<<<<

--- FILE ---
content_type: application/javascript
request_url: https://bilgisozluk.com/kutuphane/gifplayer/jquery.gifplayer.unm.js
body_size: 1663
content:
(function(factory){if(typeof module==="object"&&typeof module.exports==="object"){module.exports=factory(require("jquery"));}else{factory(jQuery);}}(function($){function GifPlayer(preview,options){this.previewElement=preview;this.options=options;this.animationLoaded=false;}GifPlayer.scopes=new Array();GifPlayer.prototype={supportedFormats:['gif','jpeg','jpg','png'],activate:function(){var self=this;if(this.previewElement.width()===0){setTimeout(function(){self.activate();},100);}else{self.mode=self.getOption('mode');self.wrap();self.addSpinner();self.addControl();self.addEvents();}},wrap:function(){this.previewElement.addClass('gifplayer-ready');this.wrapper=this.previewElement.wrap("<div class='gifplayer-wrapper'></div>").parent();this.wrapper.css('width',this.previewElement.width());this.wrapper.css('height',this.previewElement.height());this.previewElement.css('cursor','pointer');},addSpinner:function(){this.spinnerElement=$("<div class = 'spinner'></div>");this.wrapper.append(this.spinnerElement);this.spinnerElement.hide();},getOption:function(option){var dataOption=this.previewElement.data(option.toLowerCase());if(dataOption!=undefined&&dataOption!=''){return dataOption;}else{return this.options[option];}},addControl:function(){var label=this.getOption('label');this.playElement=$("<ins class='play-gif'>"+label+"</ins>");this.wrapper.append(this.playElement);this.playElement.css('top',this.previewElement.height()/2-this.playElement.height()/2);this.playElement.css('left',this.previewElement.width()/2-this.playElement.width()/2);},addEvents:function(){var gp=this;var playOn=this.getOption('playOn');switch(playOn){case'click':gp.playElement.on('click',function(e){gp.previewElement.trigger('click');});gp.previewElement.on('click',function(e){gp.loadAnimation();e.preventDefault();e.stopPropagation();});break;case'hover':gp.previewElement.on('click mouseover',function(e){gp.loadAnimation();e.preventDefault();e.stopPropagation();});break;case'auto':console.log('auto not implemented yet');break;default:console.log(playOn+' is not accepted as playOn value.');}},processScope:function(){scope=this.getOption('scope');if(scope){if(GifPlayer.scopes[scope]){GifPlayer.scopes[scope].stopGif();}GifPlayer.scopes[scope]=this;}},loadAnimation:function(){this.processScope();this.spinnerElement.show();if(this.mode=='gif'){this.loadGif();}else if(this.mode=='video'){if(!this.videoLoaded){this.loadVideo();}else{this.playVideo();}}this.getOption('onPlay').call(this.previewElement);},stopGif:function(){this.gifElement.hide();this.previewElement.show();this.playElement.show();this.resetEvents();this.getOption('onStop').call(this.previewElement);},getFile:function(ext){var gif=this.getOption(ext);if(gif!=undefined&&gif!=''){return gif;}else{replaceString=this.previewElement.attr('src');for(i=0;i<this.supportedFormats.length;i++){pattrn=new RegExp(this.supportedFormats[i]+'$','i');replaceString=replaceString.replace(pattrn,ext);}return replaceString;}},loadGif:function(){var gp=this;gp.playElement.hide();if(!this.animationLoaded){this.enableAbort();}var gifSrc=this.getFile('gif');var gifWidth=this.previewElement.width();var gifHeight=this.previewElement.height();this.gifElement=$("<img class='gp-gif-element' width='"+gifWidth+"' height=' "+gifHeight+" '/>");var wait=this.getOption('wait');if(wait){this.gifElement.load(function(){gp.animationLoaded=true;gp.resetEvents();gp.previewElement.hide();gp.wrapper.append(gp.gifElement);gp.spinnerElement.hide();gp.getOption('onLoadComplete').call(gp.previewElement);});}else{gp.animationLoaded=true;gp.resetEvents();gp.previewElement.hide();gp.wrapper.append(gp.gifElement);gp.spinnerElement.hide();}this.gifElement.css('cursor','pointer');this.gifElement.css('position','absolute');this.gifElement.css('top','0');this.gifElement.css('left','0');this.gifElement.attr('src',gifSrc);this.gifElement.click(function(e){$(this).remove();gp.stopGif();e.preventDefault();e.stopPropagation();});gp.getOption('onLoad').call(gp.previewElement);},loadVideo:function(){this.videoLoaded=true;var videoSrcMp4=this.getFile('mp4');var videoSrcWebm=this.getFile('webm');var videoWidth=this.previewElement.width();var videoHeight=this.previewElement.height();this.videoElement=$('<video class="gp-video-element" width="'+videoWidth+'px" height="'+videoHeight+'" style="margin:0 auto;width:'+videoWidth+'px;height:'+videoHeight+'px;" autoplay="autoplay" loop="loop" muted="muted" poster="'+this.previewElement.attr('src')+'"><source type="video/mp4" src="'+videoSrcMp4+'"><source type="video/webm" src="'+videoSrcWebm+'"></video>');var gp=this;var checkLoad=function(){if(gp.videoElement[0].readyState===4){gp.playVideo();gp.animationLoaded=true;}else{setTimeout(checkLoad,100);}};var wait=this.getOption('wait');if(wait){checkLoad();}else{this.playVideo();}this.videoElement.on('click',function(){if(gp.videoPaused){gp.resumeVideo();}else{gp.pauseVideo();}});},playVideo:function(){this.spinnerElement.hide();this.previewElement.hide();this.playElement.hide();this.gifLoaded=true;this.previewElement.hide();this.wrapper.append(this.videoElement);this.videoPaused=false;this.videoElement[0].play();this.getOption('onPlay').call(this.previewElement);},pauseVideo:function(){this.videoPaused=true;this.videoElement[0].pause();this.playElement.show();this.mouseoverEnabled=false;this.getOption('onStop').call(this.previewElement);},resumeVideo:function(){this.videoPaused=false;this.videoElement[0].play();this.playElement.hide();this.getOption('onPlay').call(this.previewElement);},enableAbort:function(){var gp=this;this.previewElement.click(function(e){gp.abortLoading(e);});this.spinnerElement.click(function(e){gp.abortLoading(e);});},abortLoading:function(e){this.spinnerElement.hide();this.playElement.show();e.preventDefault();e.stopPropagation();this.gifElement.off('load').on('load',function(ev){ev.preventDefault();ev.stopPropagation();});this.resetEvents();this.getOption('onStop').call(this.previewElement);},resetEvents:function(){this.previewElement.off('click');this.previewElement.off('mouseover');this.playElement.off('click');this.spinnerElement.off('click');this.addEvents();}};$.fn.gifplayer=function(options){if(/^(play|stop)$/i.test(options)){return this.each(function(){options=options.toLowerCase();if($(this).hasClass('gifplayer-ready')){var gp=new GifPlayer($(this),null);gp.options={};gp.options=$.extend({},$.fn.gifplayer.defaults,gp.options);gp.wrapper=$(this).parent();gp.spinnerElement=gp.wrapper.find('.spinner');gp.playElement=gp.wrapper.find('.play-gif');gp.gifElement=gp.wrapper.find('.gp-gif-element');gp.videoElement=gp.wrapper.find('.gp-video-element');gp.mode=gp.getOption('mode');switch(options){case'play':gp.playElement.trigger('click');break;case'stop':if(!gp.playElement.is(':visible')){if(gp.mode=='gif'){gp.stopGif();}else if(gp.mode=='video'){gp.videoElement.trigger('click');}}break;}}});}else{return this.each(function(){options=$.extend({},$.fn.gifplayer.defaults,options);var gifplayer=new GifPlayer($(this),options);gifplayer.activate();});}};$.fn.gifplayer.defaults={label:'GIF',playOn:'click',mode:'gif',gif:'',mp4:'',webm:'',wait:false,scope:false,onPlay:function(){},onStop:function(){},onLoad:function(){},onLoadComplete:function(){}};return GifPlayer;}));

>>>>

WHAT TO DO:
Transcribe every entry exactly, omitting nothing.

YOUR RESPONSE:
--- FILE ---
content_type: application/javascript
request_url: https://bilgisozluk.com/kutuphane/gifplayer/jquery.gifplayer.unm.js
body_size: 1663
content:
(function(factory){if(typeof module==="object"&&typeof module.exports==="object"){module.exports=factory(require("jquery"));}else{factory(jQuery);}}(function($){function GifPlayer(preview,options){this.previewElement=preview;this.options=options;this.animationLoaded=false;}GifPlayer.scopes=new Array();GifPlayer.prototype={supportedFormats:['gif','jpeg','jpg','png'],activate:function(){var self=this;if(this.previewElement.width()===0){setTimeout(function(){self.activate();},100);}else{self.mode=self.getOption('mode');self.wrap();self.addSpinner();self.addControl();self.addEvents();}},wrap:function(){this.previewElement.addClass('gifplayer-ready');this.wrapper=this.previewElement.wrap("<div class='gifplayer-wrapper'></div>").parent();this.wrapper.css('width',this.previewElement.width());this.wrapper.css('height',this.previewElement.height());this.previewElement.css('cursor','pointer');},addSpinner:function(){this.spinnerElement=$("<div class = 'spinner'></div>");this.wrapper.append(this.spinnerElement);this.spinnerElement.hide();},getOption:function(option){var dataOption=this.previewElement.data(option.toLowerCase());if(dataOption!=undefined&&dataOption!=''){return dataOption;}else{return this.options[option];}},addControl:function(){var label=this.getOption('label');this.playElement=$("<ins class='play-gif'>"+label+"</ins>");this.wrapper.append(this.playElement);this.playElement.css('top',this.previewElement.height()/2-this.playElement.height()/2);this.playElement.css('left',this.previewElement.width()/2-this.playElement.width()/2);},addEvents:function(){var gp=this;var playOn=this.getOption('playOn');switch(playOn){case'click':gp.playElement.on('click',function(e){gp.previewElement.trigger('click');});gp.previewElement.on('click',function(e){gp.loadAnimation();e.preventDefault();e.stopPropagation();});break;case'hover':gp.previewElement.on('click mouseover',function(e){gp.loadAnimation();e.preventDefault();e.stopPropagation();});break;case'auto':console.log('auto not implemented yet');break;default:console.log(playOn+' is not accepted as playOn value.');}},processScope:function(){scope=this.getOption('scope');if(scope){if(GifPlayer.scopes[scope]){GifPlayer.scopes[scope].stopGif();}GifPlayer.scopes[scope]=this;}},loadAnimation:function(){this.processScope();this.spinnerElement.show();if(this.mode=='gif'){this.loadGif();}else if(this.mode=='video'){if(!this.videoLoaded){this.loadVideo();}else{this.playVideo();}}this.getOption('onPlay').call(this.previewElement);},stopGif:function(){this.gifElement.hide();this.previewElement.show();this.playElement.show();this.resetEvents();this.getOption('onStop').call(this.previewElement);},getFile:function(ext){var gif=this.getOption(ext);if(gif!=undefined&&gif!=''){return gif;}else{replaceString=this.previewElement.attr('src');for(i=0;i<this.supportedFormats.length;i++){pattrn=new RegExp(this.supportedFormats[i]+'$','i');replaceString=replaceString.replace(pattrn,ext);}return replaceString;}},loadGif:function(){var gp=this;gp.playElement.hide();if(!this.animationLoaded){this.enableAbort();}var gifSrc=this.getFile('gif');var gifWidth=this.previewElement.width();var gifHeight=this.previewElement.height();this.gifElement=$("<img class='gp-gif-element' width='"+gifWidth+"' height=' "+gifHeight+" '/>");var wait=this.getOption('wait');if(wait){this.gifElement.load(function(){gp.animationLoaded=true;gp.resetEvents();gp.previewElement.hide();gp.wrapper.append(gp.gifElement);gp.spinnerElement.hide();gp.getOption('onLoadComplete').call(gp.previewElement);});}else{gp.animationLoaded=true;gp.resetEvents();gp.previewElement.hide();gp.wrapper.append(gp.gifElement);gp.spinnerElement.hide();}this.gifElement.css('cursor','pointer');this.gifElement.css('position','absolute');this.gifElement.css('top','0');this.gifElement.css('left','0');this.gifElement.attr('src',gifSrc);this.gifElement.click(function(e){$(this).remove();gp.stopGif();e.preventDefault();e.stopPropagation();});gp.getOption('onLoad').call(gp.previewElement);},loadVideo:function(){this.videoLoaded=true;var videoSrcMp4=this.getFile('mp4');var videoSrcWebm=this.getFile('webm');var videoWidth=this.previewElement.width();var videoHeight=this.previewElement.height();this.videoElement=$('<video class="gp-video-element" width="'+videoWidth+'px" height="'+videoHeight+'" style="margin:0 auto;width:'+videoWidth+'px;height:'+videoHeight+'px;" autoplay="autoplay" loop="loop" muted="muted" poster="'+this.previewElement.attr('src')+'"><source type="video/mp4" src="'+videoSrcMp4+'"><source type="video/webm" src="'+videoSrcWebm+'"></video>');var gp=this;var checkLoad=function(){if(gp.videoElement[0].readyState===4){gp.playVideo();gp.animationLoaded=true;}else{setTimeout(checkLoad,100);}};var wait=this.getOption('wait');if(wait){checkLoad();}else{this.playVideo();}this.videoElement.on('click',function(){if(gp.videoPaused){gp.resumeVideo();}else{gp.pauseVideo();}});},playVideo:function(){this.spinnerElement.hide();this.previewElement.hide();this.playElement.hide();this.gifLoaded=true;this.previewElement.hide();this.wrapper.append(this.videoElement);this.videoPaused=false;this.videoElement[0].play();this.getOption('onPlay').call(this.previewElement);},pauseVideo:function(){this.videoPaused=true;this.videoElement[0].pause();this.playElement.show();this.mouseoverEnabled=false;this.getOption('onStop').call(this.previewElement);},resumeVideo:function(){this.videoPaused=false;this.videoElement[0].play();this.playElement.hide();this.getOption('onPlay').call(this.previewElement);},enableAbort:function(){var gp=this;this.previewElement.click(function(e){gp.abortLoading(e);});this.spinnerElement.click(function(e){gp.abortLoading(e);});},abortLoading:function(e){this.spinnerElement.hide();this.playElement.show();e.preventDefault();e.stopPropagation();this.gifElement.off('load').on('load',function(ev){ev.preventDefault();ev.stopPropagation();});this.resetEvents();this.getOption('onStop').call(this.previewElement);},resetEvents:function(){this.previewElement.off('click');this.previewElement.off('mouseover');this.playElement.off('click');this.spinnerElement.off('click');this.addEvents();}};$.fn.gifplayer=function(options){if(/^(play|stop)$/i.test(options)){return this.each(function(){options=options.toLowerCase();if($(this).hasClass('gifplayer-ready')){var gp=new GifPlayer($(this),null);gp.options={};gp.options=$.extend({},$.fn.gifplayer.defaults,gp.options);gp.wrapper=$(this).parent();gp.spinnerElement=gp.wrapper.find('.spinner');gp.playElement=gp.wrapper.find('.play-gif');gp.gifElement=gp.wrapper.find('.gp-gif-element');gp.videoElement=gp.wrapper.find('.gp-video-element');gp.mode=gp.getOption('mode');switch(options){case'play':gp.playElement.trigger('click');break;case'stop':if(!gp.playElement.is(':visible')){if(gp.mode=='gif'){gp.stopGif();}else if(gp.mode=='video'){gp.videoElement.trigger('click');}}break;}}});}else{return this.each(function(){options=$.extend({},$.fn.gifplayer.defaults,options);var gifplayer=new GifPlayer($(this),options);gifplayer.activate();});}};$.fn.gifplayer.defaults={label:'GIF',playOn:'click',mode:'gif',gif:'',mp4:'',webm:'',wait:false,scope:false,onPlay:function(){},onStop:function(){},onLoad:function(){},onLoadComplete:function(){}};return GifPlayer;}));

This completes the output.